Jan-Leonard experimented by trial and error, and his top-fermented beers were soon greatly appreciated in the brewery's home town of Puurs and far beyond. Before long, the Brussels bourgeoisie was also won over by his beers.
Business was booming and Jan-Leonard’s two sons, Albert and Victor, joined the company. There was a clear division of labour: Albert became the brewer, Victor was responsible for delivering the beer to Brussels by horse and dray.
The First World War brought Belgium into contact with England and especially with English ales, which were quite popular at the time.
Inspired by the success of English ales, Albert decided to create a special beer based on the English model.
To create this type of ale, Albert wanted to work with only the best ingredients.
He travelled to the UK to get the specific strain of yeast he wanted and initially met with considerable resistance from the local brewers. It was only after a veritable odyssey across England that he was finally able to get his hands on a precious sample from a Scottish brewery. Our yeast is still cultured from the very same strain to this day!
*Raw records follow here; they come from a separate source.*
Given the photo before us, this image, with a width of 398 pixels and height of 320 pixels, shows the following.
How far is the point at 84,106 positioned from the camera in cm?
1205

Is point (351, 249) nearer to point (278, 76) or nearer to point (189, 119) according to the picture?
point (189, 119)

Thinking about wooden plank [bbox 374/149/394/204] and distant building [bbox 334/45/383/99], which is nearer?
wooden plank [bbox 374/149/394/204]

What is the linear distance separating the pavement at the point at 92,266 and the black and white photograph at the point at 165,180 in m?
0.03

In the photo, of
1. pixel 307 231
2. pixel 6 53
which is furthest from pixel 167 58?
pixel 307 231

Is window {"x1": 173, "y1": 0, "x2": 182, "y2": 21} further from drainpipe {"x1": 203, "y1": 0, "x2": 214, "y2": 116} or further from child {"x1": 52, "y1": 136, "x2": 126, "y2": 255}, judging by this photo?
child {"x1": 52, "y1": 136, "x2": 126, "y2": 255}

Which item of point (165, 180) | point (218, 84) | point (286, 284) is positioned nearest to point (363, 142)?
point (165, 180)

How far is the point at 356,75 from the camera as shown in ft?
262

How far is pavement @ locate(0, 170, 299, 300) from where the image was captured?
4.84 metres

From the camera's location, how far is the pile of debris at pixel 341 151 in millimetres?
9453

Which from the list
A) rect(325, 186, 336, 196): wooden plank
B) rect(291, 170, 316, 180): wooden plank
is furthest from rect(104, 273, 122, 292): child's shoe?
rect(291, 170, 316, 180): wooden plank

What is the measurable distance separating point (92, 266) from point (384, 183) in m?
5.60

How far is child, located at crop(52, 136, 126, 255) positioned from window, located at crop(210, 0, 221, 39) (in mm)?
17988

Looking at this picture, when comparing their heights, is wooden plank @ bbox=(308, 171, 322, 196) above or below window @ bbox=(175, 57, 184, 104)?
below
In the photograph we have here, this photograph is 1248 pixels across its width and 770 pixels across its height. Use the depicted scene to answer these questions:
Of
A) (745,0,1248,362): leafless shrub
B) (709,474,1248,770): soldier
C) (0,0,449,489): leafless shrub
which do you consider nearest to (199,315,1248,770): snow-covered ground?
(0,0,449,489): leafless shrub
The two brothers continued to search and experiment until they had perfected the recipe.
To commemorate the end of the First World War, the new beer was initially dubbed 'Victory Ale'.
This innovative beer was a real revelation to one and all. During a tasting session for local notables, the shoemaker, Mr. Van De Wouwer was so amazed by the beer’s potent aromas that he exclaimed: 'This is a real Duvel (Devil).'
A spark of divine inspiration? From 1923 onwards, the beer was marketed under this name, a far from obvious choice in the devoutly Catholic Flanders of the time.
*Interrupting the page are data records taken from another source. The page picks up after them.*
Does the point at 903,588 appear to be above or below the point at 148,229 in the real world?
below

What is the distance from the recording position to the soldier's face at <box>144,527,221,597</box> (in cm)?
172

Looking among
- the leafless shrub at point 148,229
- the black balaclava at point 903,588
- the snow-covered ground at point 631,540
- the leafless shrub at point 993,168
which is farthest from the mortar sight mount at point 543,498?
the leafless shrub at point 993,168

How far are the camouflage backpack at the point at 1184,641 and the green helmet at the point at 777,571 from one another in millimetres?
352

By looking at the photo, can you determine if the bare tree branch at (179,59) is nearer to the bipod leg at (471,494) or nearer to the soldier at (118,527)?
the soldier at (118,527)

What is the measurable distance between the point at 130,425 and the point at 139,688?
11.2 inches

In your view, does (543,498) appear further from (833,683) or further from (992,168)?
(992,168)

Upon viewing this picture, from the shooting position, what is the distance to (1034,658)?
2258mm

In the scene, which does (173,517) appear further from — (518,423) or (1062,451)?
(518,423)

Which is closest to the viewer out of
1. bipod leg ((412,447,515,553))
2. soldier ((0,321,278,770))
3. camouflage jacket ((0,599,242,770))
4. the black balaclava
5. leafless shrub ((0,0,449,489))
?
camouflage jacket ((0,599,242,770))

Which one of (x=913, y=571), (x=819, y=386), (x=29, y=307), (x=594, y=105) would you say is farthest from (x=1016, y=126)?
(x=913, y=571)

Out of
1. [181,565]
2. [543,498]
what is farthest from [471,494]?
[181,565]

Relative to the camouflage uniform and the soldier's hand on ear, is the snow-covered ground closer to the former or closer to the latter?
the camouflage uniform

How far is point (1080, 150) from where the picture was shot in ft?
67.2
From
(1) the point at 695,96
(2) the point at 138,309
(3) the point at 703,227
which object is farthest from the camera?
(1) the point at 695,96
Everything about this beer was different. And that aroused interest, even internationally.
As Duvel's international status grew, so did its production levels. The Netherlands was the first country to be conquered by this speciality beer.
The 1960s saw the launch of a younger brother to the traditional Duvel, called green Duvel. It was only fermented once, making it a little lighter and it became a roaring success in the bars and cafés close to the brewery.
The third generation of Moortgats (Bert and Marcel Moortgat, and the two brothers Leon and Emile Moortgat) were convinced that a unique beer deserved a unique glass. In the late 1960s, the Duvel glass became the first tulip-shaped beer glass. This innovative glass, reminiscent of a wine glass, had to be able to hold the contents of an entire 33 cl bottle. Up until then, there had never been such a large beer glass. The glass is specifically designed to offer a more complete experience of the beer. The rounded shape allows Duvel's exquisite flavour and aroma to be fully experienced by the drinker. The way in which the glass narrows towards the top also helps retain the carbonation, therefore preserving the head.
The Moortgat family, continuously invested in the brewery so that they could always guarantee the beer's perfect quality. Thanks in part to these efforts, Duvel has gained worldwide acknowledgement as THE standard for bottle-conditioned 'special' beer.